# Baking Soda & Vinegar must Haves for Prepping!



## Urinal Cake (Oct 19, 2013)

How to Unclog a Drain

Unclog a Drain 1

Hair, soap scum, and dirt make up a cocktail of gross sludge that has to make its way from your sinks, bathtubs, and showers to the outside world. Over time, that debris can start to build up, resulting in slow drains and stagnant pools of water. If you find that your drains are acting more like corks, use this DIY method to get things flowing again.

Illustration by Ted Slampyak

How to Unclog a Drain | The Art of Manliness


----------



## AquaHull (Jun 10, 2012)

I used white vinegar to remove hard water stains and other"stains" in the porcelain throne a few days ago.
Just drain out the water, fill with vinegar and wait a few,then lightly scrub.


----------



## txmarine6531 (Nov 18, 2015)

Picked up a gallon of distilled white vinegar at HEB last night. That stuff and baking soda have so many uses is stupid. Got a stinky washing machine? Run a cup of vinegar on an empty cycle. Boom! Smell gone! What?! I also mix a little with hot water to mop the floors.


----------



## Auntie (Oct 4, 2014)

We use a large bottle of vinegar, I think it is about a gallon a week. We use a large box of baking soda every other month. I will have to cut back if I can't get it easily. I have a years worth stored. We also use vinegar instead of downy or other brands.


----------



## Slippy2 (Mar 19, 2016)

I use a tablespoon of vinegar in water to poach eggs. Every now and then I brush my teeth with baking soda to keep them pearly white.


----------



## EmilyHead (Nov 11, 2016)

Thanks for sharing all these tips. It a common problem at every house. So, to avoid this it is important to keep your bathroom clean and away from any kind of materials such as hair, soap scum, dirt etc. Apart from this many people who has bathtubs also faced this issue of clogging bathtubs. You can use these DIY methods temporarily to unclog the bathtub drain, but you have to choose a permanent solution. You can install walk in tubs bend as there drains are approximately 1-1/2 inches in diameter. This allows water to drain away twice as fast and it is one time investment.


----------



## Targetshooter (Dec 4, 2015)

We use baking soda and vinegar for drains here all the time " given the dog a bath , we need it " she love being in the tub .


----------



## A Watchman (Sep 14, 2015)

EmilyHead said:


> Thanks for sharing all these tips. It a common problem at every house. So, to avoid this it is important to keep your bathroom clean and away from any kind of materials such as hair, soap scum, dirt etc. Apart from this many people who has bathtubs also faced this issue of clogging bathtubs. You can use these DIY methods temporarily to unclog the bathtub drain, but you have to choose a permanent solution. You can install walk in tubs bend as there drains are approximately 1-1/2 inches in diameter. This allows water to drain away twice as fast and it is one time investment.
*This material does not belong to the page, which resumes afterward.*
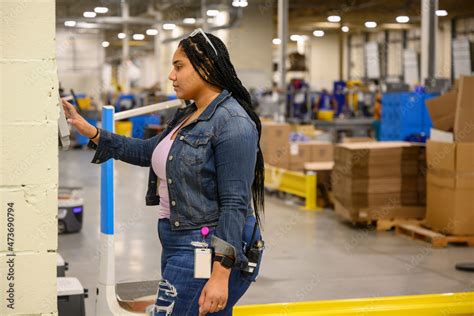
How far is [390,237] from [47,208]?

I believe it is them there women preppers and long haired liberals whos hair is stopping up all of the drains. Most of us short haired fellows aint got no problem.


----------



## Boss Dog (Feb 8, 2013)

Another reference on the shelf waiting for me to finish the current book. Not enough hours in a day.
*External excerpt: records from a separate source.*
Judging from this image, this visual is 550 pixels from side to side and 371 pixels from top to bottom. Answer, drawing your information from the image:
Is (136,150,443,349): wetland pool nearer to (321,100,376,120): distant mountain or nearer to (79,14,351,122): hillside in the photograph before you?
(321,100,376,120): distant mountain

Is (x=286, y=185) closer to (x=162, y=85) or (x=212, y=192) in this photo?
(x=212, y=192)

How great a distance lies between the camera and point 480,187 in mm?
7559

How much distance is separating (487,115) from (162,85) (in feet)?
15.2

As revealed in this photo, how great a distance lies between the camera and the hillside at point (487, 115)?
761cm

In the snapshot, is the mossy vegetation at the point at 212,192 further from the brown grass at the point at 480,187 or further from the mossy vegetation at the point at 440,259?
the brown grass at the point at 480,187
Vinegar - 1001 Practical Uses
https://www.amazon.com/dp/186147167X/ref=olp_product_details?_encoding=UTF8&me=


----------



## Sonya (Oct 20, 2016)

I don't like the smell of vinegar, but it does make a good window cleaner. I always keep a spray bottle full, also works well on hard surfaces.

*Window/Surface Cleaner: *

1/3 part vinegar
1/3 part warm water
1/3 part rubbing alcohol
Half teaspoon of corn starch (optional)

*Disinfectant: 
*
Also for heavy duty disinfecting, get a spray bottle of vinegar and a separate spray bottle of hydrogen peroxide. Spray one, then the other, let sit a couple of minutes and then wipe off. It kills 99.9% of most everything, much like bleach but without toxic fumes. _Do not mix in one bottle_, it will produce toxic fumes if mixed together and left to sit.


----------



## Prepared One (Nov 5, 2014)

A Watchman said:


> I believe it is them there women preppers and long haired liberals whos hair is stopping up all of the drains. Most of us short haired fellows aint got no problem.


I always thought of you as more of a red Mohawk type of fellow. :vs_laugh:


----------



## Robie (Jun 2, 2016)

They do make a "cleaning vinegar" which is more acidic than regular...also more expensive.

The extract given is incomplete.